*Your task:* Arrange every line of the records below as a JSON list of strings, one string per line, with blank lines left out. Leave the pictures out of your answer.

*Data rows:*

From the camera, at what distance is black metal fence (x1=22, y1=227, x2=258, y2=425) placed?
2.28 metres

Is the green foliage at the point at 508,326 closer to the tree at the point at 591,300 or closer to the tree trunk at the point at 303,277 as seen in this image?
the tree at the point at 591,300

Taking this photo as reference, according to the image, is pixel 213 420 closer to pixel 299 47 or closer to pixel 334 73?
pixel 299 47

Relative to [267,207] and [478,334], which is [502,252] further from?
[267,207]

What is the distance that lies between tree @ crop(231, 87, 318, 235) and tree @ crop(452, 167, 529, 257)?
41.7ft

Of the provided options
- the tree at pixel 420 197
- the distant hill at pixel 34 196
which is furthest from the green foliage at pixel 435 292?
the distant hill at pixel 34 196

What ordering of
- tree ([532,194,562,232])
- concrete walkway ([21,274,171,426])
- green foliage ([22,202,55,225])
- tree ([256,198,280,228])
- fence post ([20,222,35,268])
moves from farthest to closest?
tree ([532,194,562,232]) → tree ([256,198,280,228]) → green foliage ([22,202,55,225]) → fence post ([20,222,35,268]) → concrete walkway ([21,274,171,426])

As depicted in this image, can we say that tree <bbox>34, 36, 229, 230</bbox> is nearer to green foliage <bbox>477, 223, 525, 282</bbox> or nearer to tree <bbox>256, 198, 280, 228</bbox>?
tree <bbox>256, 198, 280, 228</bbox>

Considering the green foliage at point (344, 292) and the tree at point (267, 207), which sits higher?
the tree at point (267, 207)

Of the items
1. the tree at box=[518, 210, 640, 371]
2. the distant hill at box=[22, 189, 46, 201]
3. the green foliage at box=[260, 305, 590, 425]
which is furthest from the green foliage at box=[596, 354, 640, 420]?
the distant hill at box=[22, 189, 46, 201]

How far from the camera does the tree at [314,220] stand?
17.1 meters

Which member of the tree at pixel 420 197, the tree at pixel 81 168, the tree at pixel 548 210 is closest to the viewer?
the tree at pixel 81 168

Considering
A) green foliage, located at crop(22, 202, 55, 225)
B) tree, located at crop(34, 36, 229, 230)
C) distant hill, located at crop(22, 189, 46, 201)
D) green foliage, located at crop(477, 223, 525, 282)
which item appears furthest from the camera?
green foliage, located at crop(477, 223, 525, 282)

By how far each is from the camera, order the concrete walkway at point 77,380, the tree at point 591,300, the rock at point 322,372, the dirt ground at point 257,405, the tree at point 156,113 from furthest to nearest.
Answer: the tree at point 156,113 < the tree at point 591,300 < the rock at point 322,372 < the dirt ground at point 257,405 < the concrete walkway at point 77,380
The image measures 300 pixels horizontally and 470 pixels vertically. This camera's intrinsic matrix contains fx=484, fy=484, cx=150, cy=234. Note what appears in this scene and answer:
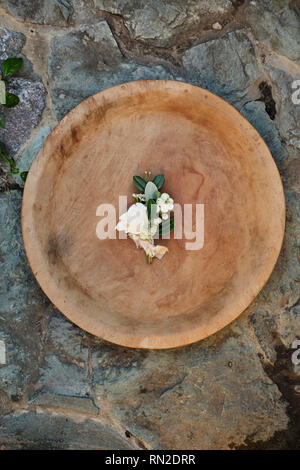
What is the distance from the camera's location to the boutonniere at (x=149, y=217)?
Answer: 66.4 inches

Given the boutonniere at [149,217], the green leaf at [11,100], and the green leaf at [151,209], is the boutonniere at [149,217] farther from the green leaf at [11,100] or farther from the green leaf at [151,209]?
the green leaf at [11,100]

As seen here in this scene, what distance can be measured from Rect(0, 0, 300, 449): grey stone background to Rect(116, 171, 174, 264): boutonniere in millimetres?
409

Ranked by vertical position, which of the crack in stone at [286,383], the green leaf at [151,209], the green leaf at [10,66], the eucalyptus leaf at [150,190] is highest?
the green leaf at [10,66]

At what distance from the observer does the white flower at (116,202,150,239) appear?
168cm

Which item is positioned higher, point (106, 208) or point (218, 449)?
point (106, 208)

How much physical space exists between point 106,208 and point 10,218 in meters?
0.38

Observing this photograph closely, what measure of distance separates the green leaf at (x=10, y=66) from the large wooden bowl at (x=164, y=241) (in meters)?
0.33

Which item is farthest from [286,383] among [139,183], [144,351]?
[139,183]

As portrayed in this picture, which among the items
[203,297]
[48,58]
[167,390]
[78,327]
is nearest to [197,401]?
[167,390]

*Solved exercise:*
[
  "From the camera, at what distance is black metal fence (x1=22, y1=227, x2=258, y2=425) placed?",
  "2.28 metres",
  "Is the green foliage at the point at 508,326 closer to the tree at the point at 591,300 or closer to the tree trunk at the point at 303,277 as seen in this image?",
  "the tree at the point at 591,300",
  "Taking this photo as reference, according to the image, is pixel 213 420 closer to pixel 299 47 or closer to pixel 334 73?",
  "pixel 299 47",
  "Relative to [267,207] and [478,334], which is [502,252] further from?",
  "[267,207]",
  "What is the distance that lies between tree @ crop(231, 87, 318, 235) and tree @ crop(452, 167, 529, 257)?",
  "41.7ft",
  "Of the provided options",
  "- the tree at pixel 420 197",
  "- the distant hill at pixel 34 196",
  "which is furthest from the green foliage at pixel 435 292?",
  "the distant hill at pixel 34 196",
  "What ordering of",
  "- tree ([532,194,562,232])",
  "- concrete walkway ([21,274,171,426])",
  "- green foliage ([22,202,55,225])",
  "- tree ([256,198,280,228])",
  "- fence post ([20,222,35,268])",
  "moves from farthest to closest?",
  "tree ([532,194,562,232]) → tree ([256,198,280,228]) → green foliage ([22,202,55,225]) → fence post ([20,222,35,268]) → concrete walkway ([21,274,171,426])",
  "As depicted in this image, can we say that tree <bbox>34, 36, 229, 230</bbox> is nearer to green foliage <bbox>477, 223, 525, 282</bbox> or nearer to tree <bbox>256, 198, 280, 228</bbox>?",
  "tree <bbox>256, 198, 280, 228</bbox>",
  "Considering the green foliage at point (344, 292) and the tree at point (267, 207), which sits higher?",
  "the tree at point (267, 207)",
  "Of the items",
  "1. the tree at box=[518, 210, 640, 371]",
  "2. the distant hill at box=[22, 189, 46, 201]",
  "3. the green foliage at box=[260, 305, 590, 425]",
  "which is furthest from the green foliage at box=[596, 354, 640, 420]?",
  "the distant hill at box=[22, 189, 46, 201]",
  "How far from the camera does the tree at [314,220] stand?",
  "17.1 meters",
  "Which member of the tree at pixel 420 197, the tree at pixel 81 168, the tree at pixel 548 210 is closest to the viewer?",
  "the tree at pixel 81 168",
  "Considering",
  "A) green foliage, located at crop(22, 202, 55, 225)",
  "B) tree, located at crop(34, 36, 229, 230)",
  "C) distant hill, located at crop(22, 189, 46, 201)",
  "D) green foliage, located at crop(477, 223, 525, 282)",
  "which item appears furthest from the camera?",
  "green foliage, located at crop(477, 223, 525, 282)",
  "By how far each is from the camera, order the concrete walkway at point 77,380, the tree at point 591,300, the rock at point 322,372, the dirt ground at point 257,405, the tree at point 156,113 from furthest to nearest.",
  "Answer: the tree at point 156,113 < the tree at point 591,300 < the rock at point 322,372 < the dirt ground at point 257,405 < the concrete walkway at point 77,380",
  "The image measures 300 pixels horizontally and 470 pixels vertically. This camera's intrinsic matrix contains fx=484, fy=484, cx=150, cy=234. Note what appears in this scene and answer:",
  "What is the distance from the camera's location to the boutonniere at (x=149, y=217)?",
  "Answer: 66.4 inches",
  "Given the boutonniere at [149,217], the green leaf at [11,100], and the green leaf at [151,209], is the boutonniere at [149,217] farther from the green leaf at [11,100] or farther from the green leaf at [151,209]?",
  "the green leaf at [11,100]",
  "As seen here in this scene, what distance can be measured from Rect(0, 0, 300, 449): grey stone background to Rect(116, 171, 174, 264): boutonniere in millimetres?",
  "409",
  "Ranked by vertical position, which of the crack in stone at [286,383], the green leaf at [151,209], the green leaf at [10,66], the eucalyptus leaf at [150,190] is highest?",
  "the green leaf at [10,66]",
  "At what distance from the observer does the white flower at (116,202,150,239) appear?",
  "168cm",
  "Which item is positioned higher, point (106, 208) or point (218, 449)?",
  "point (106, 208)",
  "How much physical space exists between point 106,208 and point 10,218 in meters?",
  "0.38",
  "Observing this photograph closely, what measure of distance separates the green leaf at (x=10, y=66) from the large wooden bowl at (x=164, y=241) (in meters)?",
  "0.33",
  "Which item is farthest from [286,383] among [139,183], [144,351]?",
  "[139,183]",
  "As portrayed in this picture, which among the items",
  "[203,297]",
  "[48,58]",
  "[167,390]",
  "[78,327]",
  "is nearest to [197,401]?",
  "[167,390]"
]